Recently I wondered why my router shows a constant downstream of 5 MBit/s, while I am downloading almost no data. I discovered the "packet logging" function of my router, with which I was able to log all the traffic in the wireshark format. And I recognized that 80% of the downstream traffic was not for my IP address, so it just gets discarded (probably). When tapping the "internet interface" of my router, I could see the downstream packets of IP-adresses that is not mine: Mail addresses from other people, DNS query responses from other people, http-responses from other people...
My question: The fact that I can see other people's downstream, is this normal or is it a misconfiguration on the side of the ISP?
I doubt that it's normal, because this causes a lot of unnecessary traffic, which is bad for me, bad for the ISP and also a data privacy issue for everyone.
No, this is not normal.
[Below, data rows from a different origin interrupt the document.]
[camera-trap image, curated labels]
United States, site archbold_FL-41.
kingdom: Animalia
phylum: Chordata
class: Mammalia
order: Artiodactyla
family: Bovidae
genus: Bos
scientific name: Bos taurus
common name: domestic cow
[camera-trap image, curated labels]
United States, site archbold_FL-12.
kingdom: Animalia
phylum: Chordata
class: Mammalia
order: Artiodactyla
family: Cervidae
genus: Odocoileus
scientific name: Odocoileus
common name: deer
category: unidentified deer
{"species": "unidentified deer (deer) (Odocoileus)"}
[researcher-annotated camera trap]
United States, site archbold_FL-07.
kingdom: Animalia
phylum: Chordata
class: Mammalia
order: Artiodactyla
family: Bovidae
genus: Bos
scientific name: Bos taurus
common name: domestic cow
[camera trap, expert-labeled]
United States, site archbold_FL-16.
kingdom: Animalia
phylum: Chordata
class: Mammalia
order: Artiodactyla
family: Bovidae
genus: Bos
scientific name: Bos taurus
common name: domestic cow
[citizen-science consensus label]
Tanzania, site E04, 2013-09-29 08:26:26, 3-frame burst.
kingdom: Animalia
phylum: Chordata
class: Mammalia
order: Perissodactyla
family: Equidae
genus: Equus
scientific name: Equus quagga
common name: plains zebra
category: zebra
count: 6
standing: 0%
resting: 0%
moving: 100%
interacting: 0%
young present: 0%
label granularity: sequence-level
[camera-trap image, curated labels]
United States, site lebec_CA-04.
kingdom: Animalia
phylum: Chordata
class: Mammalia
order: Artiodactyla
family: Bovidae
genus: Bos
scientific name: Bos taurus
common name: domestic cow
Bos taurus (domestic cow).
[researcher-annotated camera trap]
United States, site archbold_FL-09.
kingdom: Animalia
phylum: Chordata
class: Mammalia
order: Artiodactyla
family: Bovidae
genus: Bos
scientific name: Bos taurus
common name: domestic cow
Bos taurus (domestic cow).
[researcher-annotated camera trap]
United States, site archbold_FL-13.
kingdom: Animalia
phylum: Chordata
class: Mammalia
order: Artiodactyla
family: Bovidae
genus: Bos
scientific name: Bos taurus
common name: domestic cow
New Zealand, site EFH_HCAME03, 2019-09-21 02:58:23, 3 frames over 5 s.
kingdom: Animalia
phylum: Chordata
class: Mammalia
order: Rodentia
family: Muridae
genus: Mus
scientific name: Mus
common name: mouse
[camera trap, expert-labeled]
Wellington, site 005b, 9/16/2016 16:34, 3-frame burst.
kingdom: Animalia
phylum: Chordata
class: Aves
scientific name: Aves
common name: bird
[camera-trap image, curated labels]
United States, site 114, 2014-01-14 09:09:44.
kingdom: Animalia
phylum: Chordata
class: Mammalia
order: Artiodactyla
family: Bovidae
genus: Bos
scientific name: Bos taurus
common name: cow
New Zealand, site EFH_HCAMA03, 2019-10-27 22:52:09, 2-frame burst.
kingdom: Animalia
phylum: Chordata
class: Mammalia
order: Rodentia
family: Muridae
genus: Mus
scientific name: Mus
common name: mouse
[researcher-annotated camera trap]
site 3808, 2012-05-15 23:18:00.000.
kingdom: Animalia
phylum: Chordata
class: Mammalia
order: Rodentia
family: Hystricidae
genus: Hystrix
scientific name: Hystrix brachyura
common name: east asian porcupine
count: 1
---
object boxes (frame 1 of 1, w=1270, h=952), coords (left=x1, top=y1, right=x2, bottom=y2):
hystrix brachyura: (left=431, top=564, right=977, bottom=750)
Contact your provider to resolve this issue. When they can't, switch away ASAP.
It has been a while since I consulted to the telecom industry so I am going off of what is still likely.
For DSL, this is sub-par. You should never see traffic destined for another IP address. I would check with your provider. This is not a standard configuration and it is likely that there are some settings in the RedBack that are not right. Each connection should be segmented and the bandwidth you are paying for by contract is being wasted. DSL connections are frame connections when you whittle through all of the protocols. This means that your frame connection must only see the traffic for your segment.
For Cable, this is normal. Cable is segmented by neighborhoods depending upon area saturation. A neighborhood could be many miles or one block. This is normal since cable is not a frame connection but based upon broadcast standards much like ethernet over thin-net/thick-net back in the day. Your cable router may or may not enforce network segmentation depending upon the router, either by age or by model. Cable connections almost always see traffic on the WAN side that is not intended for the LAN. But sometimes WAN traffic can be seen on the LAN side. This is not unusual even today with the larger carriers.
If it's cable, by definition it's shared circuit. Seeing other people's downstream under global logging of all packets would be normal.
Promisc mode cable gear would be an interesting anomaly but that sounds like exactly what is happening.